Captioned web image data
****************************************
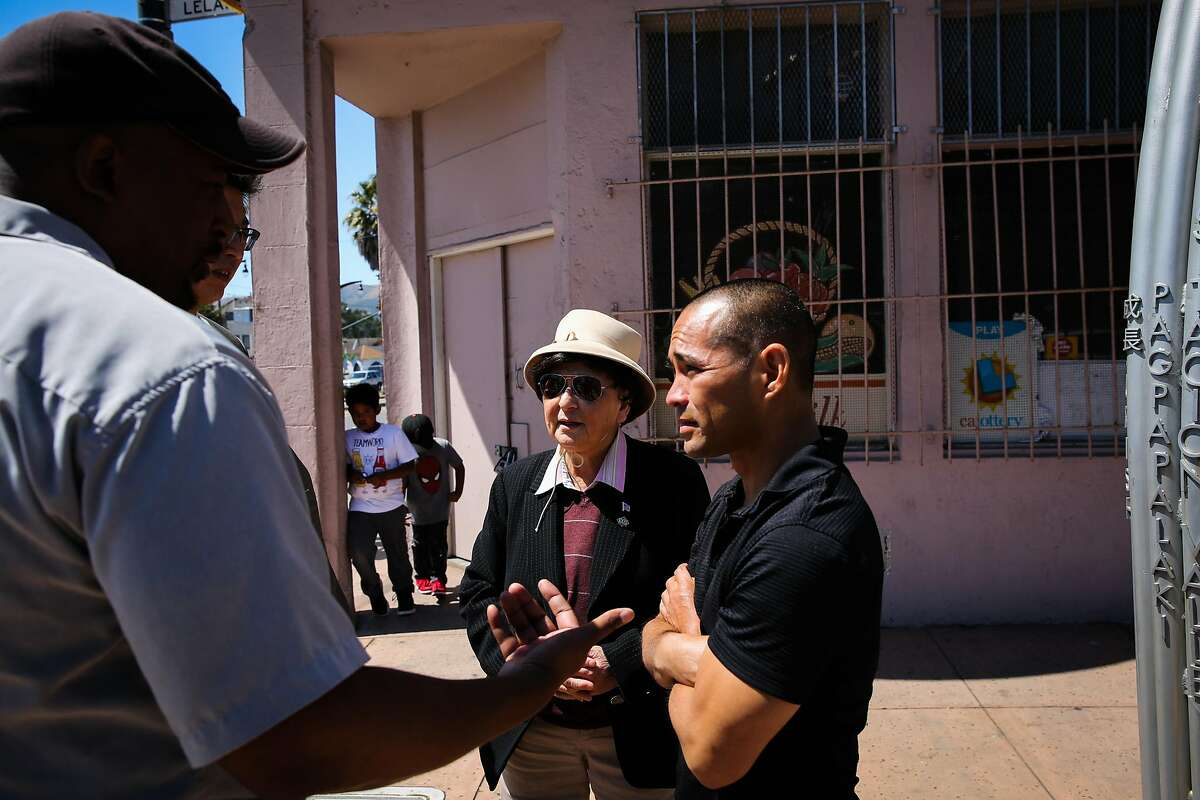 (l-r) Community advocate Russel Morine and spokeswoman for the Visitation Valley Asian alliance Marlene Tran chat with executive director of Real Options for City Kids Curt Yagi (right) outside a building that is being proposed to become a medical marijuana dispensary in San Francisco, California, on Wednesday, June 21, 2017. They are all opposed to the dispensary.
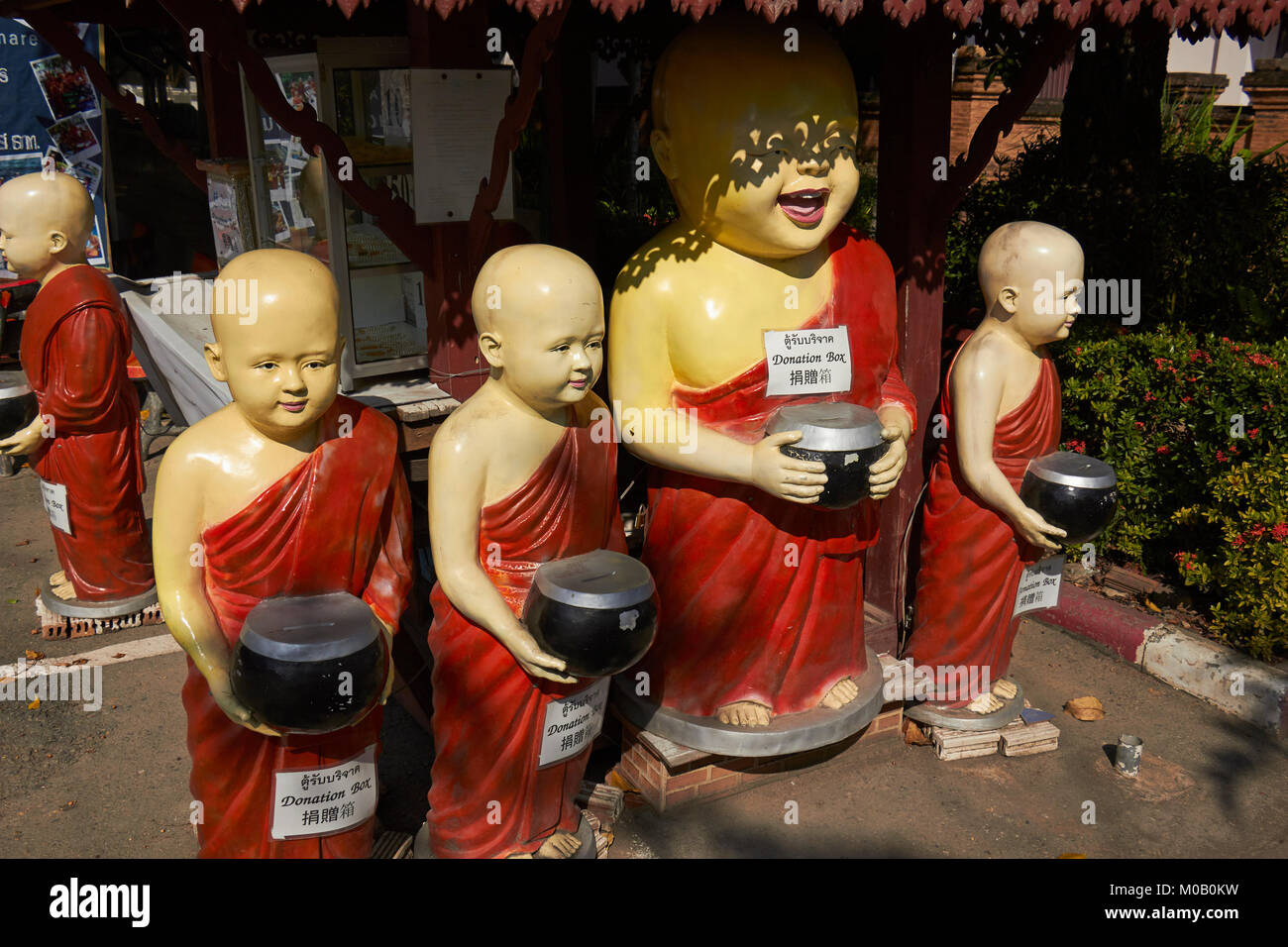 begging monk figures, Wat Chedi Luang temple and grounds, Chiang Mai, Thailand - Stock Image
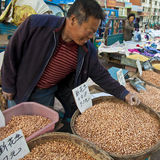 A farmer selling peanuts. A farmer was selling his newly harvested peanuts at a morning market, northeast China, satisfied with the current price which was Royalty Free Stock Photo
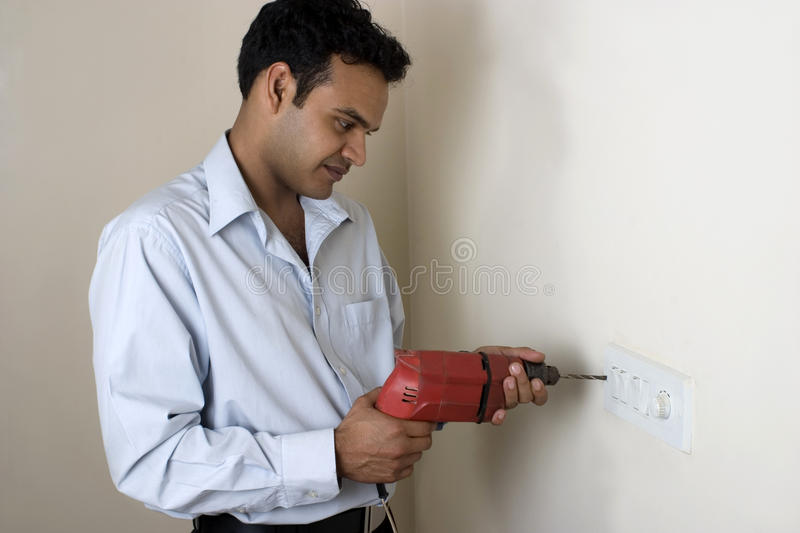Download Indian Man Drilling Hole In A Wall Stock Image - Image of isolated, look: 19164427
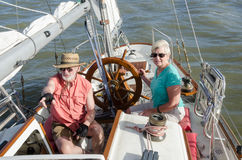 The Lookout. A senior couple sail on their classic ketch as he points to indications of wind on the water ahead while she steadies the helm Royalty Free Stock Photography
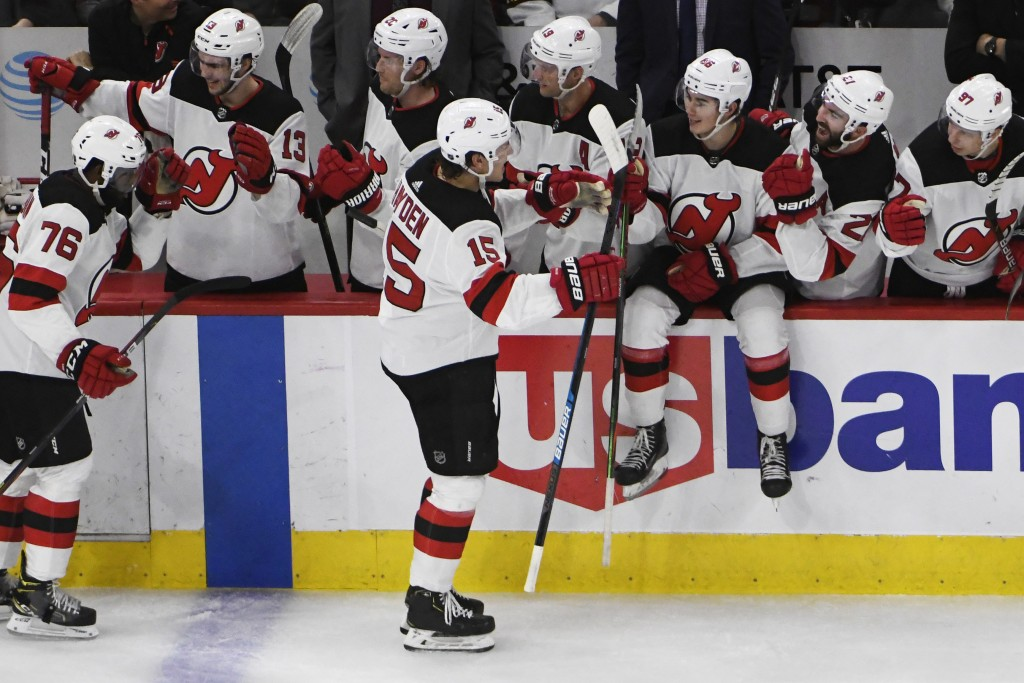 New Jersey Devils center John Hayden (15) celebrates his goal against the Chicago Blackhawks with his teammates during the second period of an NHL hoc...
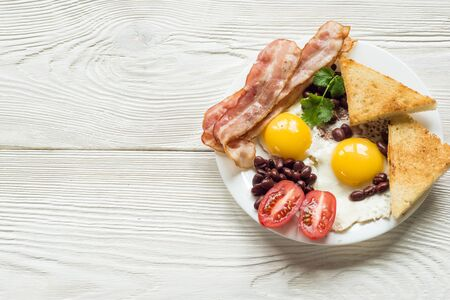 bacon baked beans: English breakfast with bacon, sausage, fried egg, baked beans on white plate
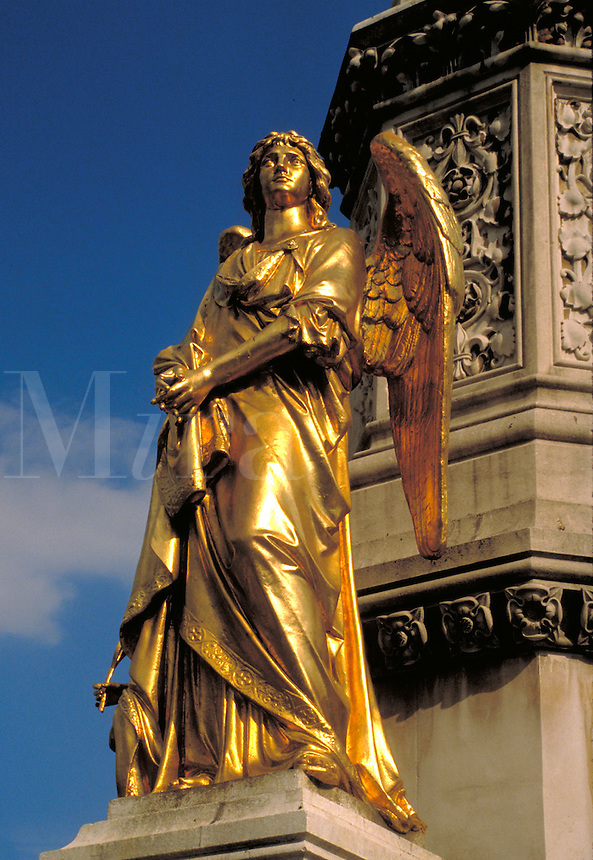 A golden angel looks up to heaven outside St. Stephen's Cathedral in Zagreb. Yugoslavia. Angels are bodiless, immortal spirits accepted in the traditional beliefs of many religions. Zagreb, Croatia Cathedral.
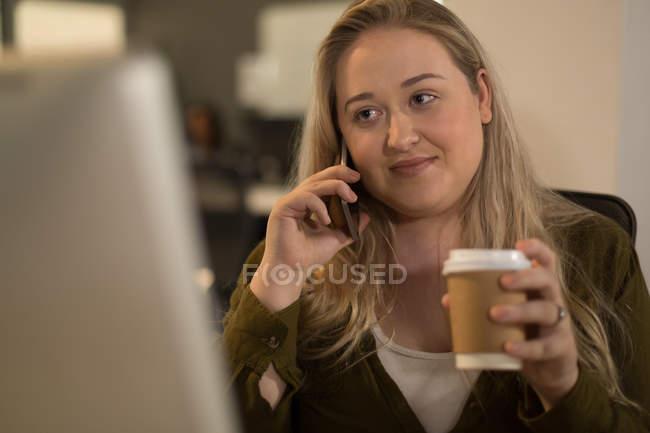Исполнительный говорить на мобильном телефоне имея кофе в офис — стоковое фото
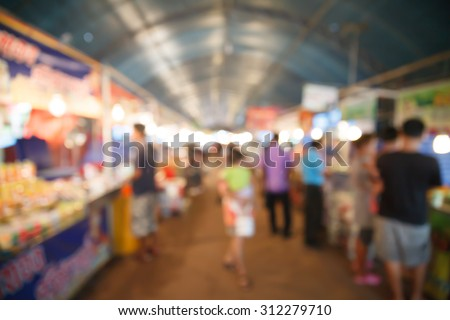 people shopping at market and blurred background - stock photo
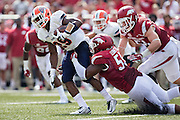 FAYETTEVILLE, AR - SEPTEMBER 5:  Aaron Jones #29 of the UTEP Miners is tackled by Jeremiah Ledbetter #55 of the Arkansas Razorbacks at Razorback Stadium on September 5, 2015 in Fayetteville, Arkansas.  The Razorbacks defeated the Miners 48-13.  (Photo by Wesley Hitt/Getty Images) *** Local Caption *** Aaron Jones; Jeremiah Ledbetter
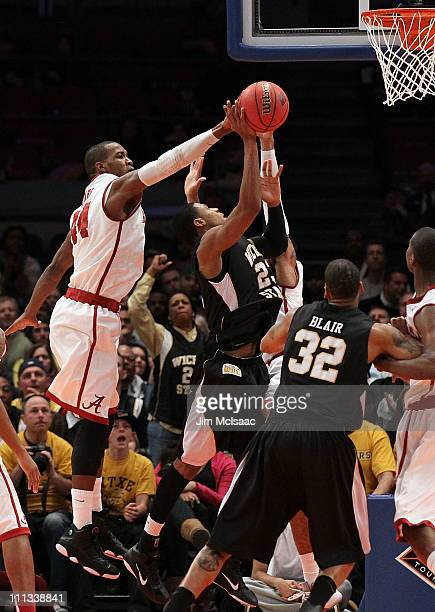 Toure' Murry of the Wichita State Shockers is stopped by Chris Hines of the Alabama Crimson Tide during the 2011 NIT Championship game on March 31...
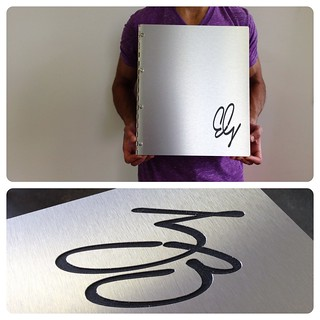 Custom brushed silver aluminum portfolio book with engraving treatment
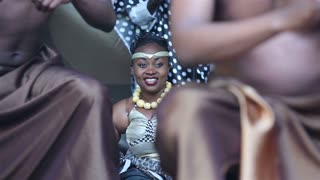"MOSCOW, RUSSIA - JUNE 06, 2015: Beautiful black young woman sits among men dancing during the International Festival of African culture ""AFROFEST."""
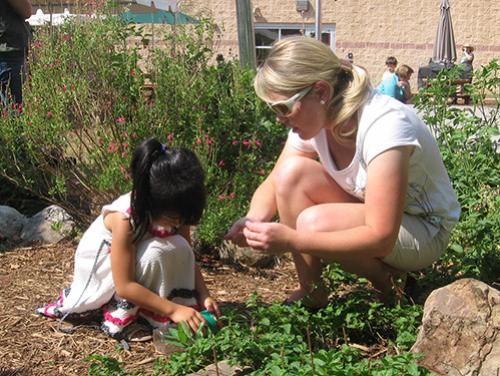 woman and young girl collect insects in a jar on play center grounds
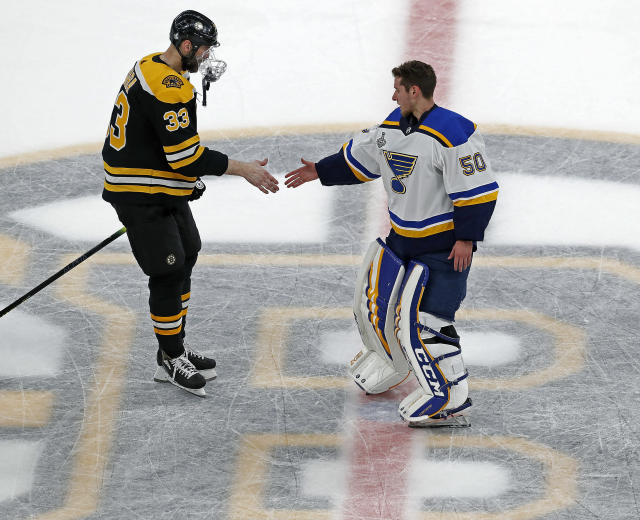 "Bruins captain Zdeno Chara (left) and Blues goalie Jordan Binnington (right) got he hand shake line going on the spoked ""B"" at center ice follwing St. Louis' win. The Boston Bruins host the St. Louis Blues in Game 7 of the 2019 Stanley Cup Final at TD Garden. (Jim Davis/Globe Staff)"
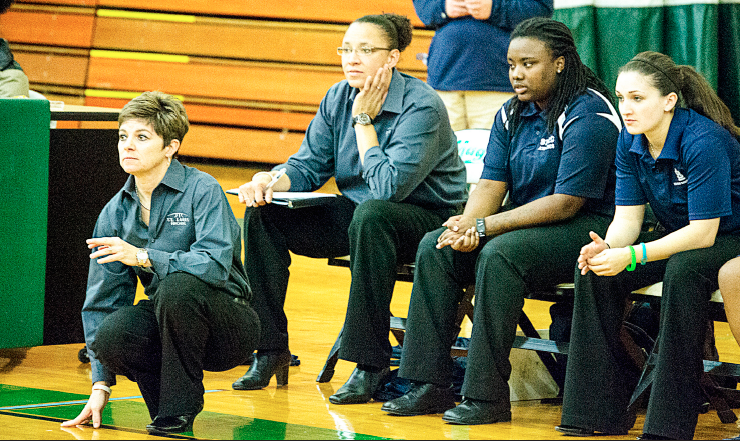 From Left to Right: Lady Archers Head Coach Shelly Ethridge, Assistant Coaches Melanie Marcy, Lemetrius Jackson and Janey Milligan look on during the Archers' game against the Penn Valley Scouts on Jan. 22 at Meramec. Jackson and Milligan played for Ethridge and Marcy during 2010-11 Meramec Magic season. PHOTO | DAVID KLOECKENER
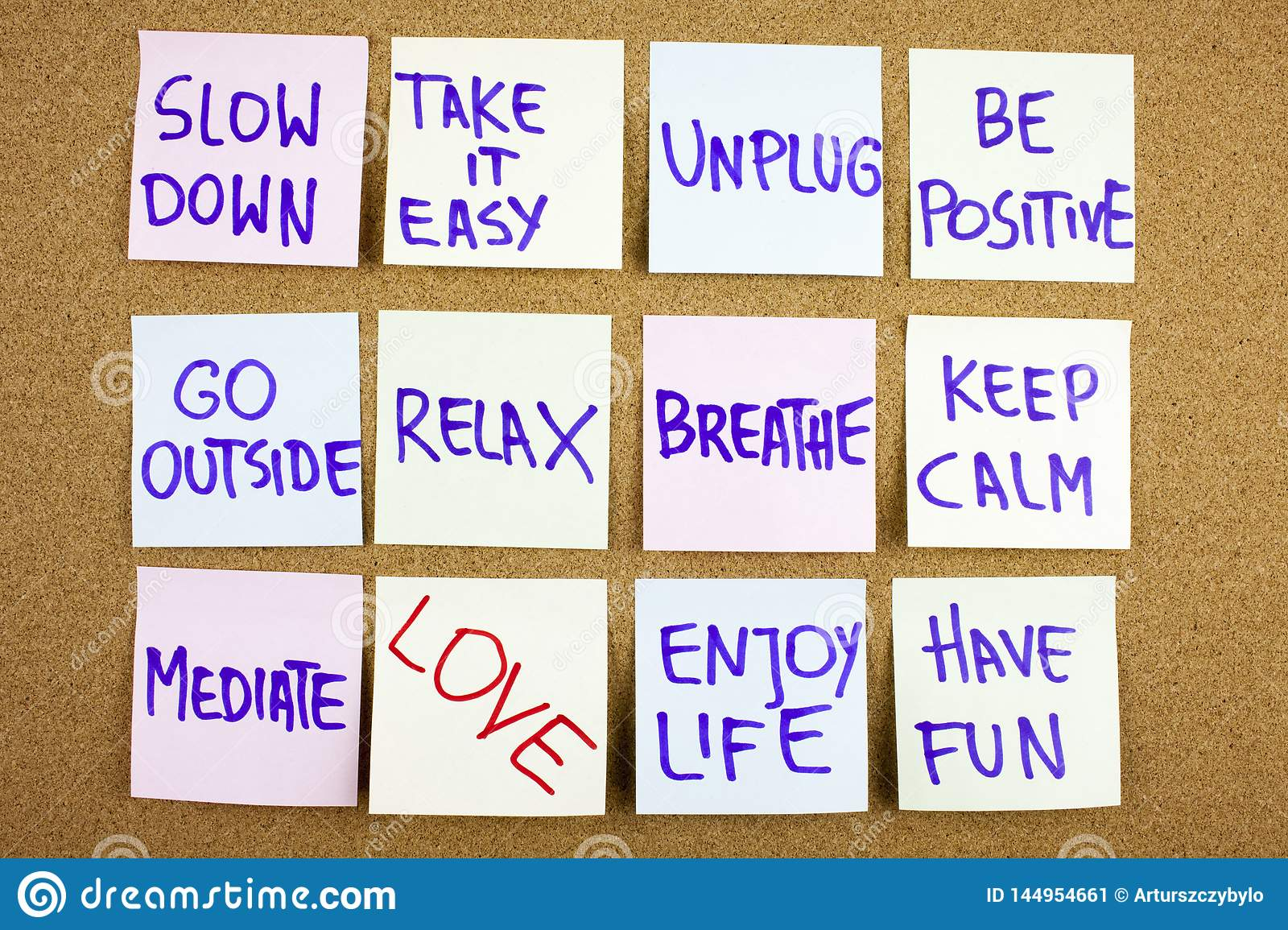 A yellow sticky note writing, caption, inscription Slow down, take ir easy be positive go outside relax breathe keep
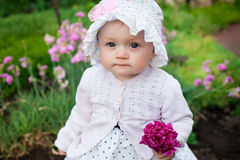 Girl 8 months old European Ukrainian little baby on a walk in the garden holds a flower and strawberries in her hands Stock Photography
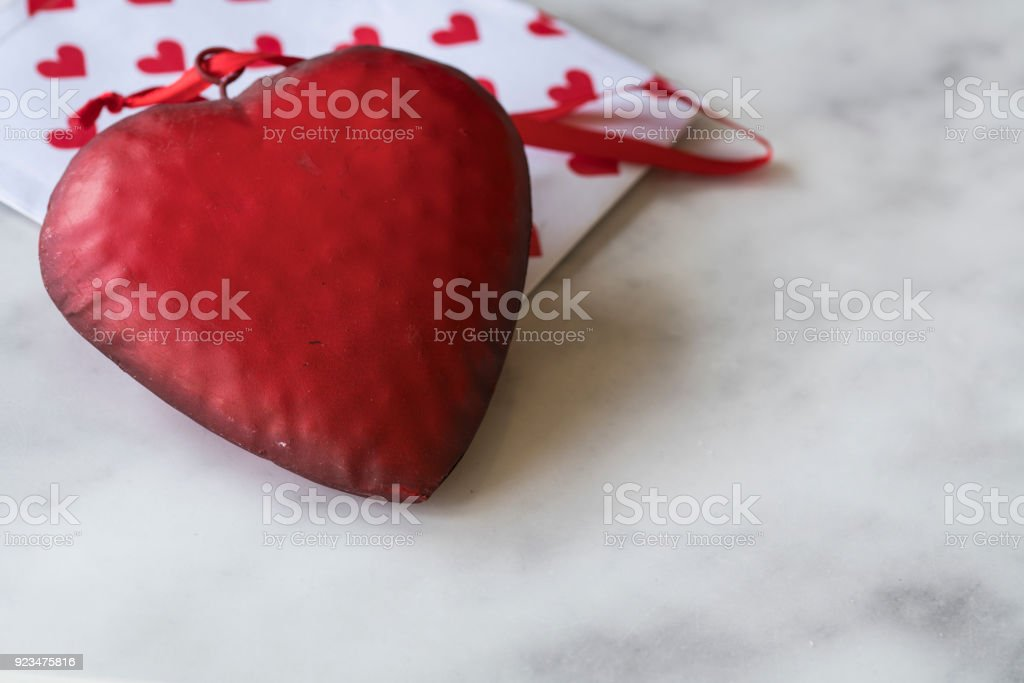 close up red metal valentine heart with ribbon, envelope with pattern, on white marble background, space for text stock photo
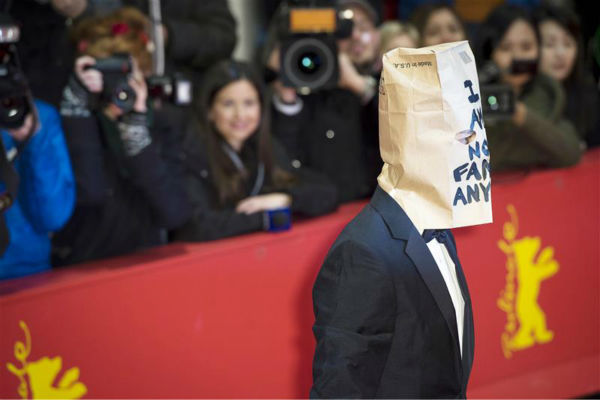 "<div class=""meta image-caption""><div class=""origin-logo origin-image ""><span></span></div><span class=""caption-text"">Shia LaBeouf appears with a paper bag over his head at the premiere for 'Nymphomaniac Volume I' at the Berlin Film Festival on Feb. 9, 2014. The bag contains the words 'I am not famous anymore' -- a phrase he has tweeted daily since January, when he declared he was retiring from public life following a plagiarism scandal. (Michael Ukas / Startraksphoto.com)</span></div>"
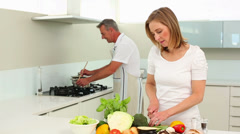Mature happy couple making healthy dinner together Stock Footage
****************************************
● **About this exercise**: Quote the data above exactly from the line with "New Jersey Devils" to the line with "Toure' Murry of", both ends counted, and nothing else. Pictures don't go in.

● **Result for this exercise**:
 New Jersey Devils center John Hayden (15) celebrates his goal against the Chicago Blackhawks with his teammates during the second period of an NHL hoc...
 bacon baked beans: English breakfast with bacon, sausage, fried egg, baked beans on white plate
 A golden angel looks up to heaven outside St. Stephen's Cathedral in Zagreb. Yugoslavia. Angels are bodiless, immortal spirits accepted in the traditional beliefs of many religions. Zagreb, Croatia Cathedral.
Исполнительный говорить на мобильном телефоне имея кофе в офис — стоковое фото
 people shopping at market and blurred background - stock photo
 FAYETTEVILLE, AR - SEPTEMBER 5:  Aaron Jones #29 of the UTEP Miners is tackled by Jeremiah Ledbetter #55 of the Arkansas Razorbacks at Razorback Stadium on September 5, 2015 in Fayetteville, Arkansas.  The Razorbacks defeated the Miners 48-13.  (Photo by Wesley Hitt/Getty Images) *** Local Caption *** Aaron Jones; Jeremiah Ledbetter
 Toure' Murry of the Wichita State Shockers is stopped by Chris Hines of the Alabama Crimson Tide during the 2011 NIT Championship game on March 31...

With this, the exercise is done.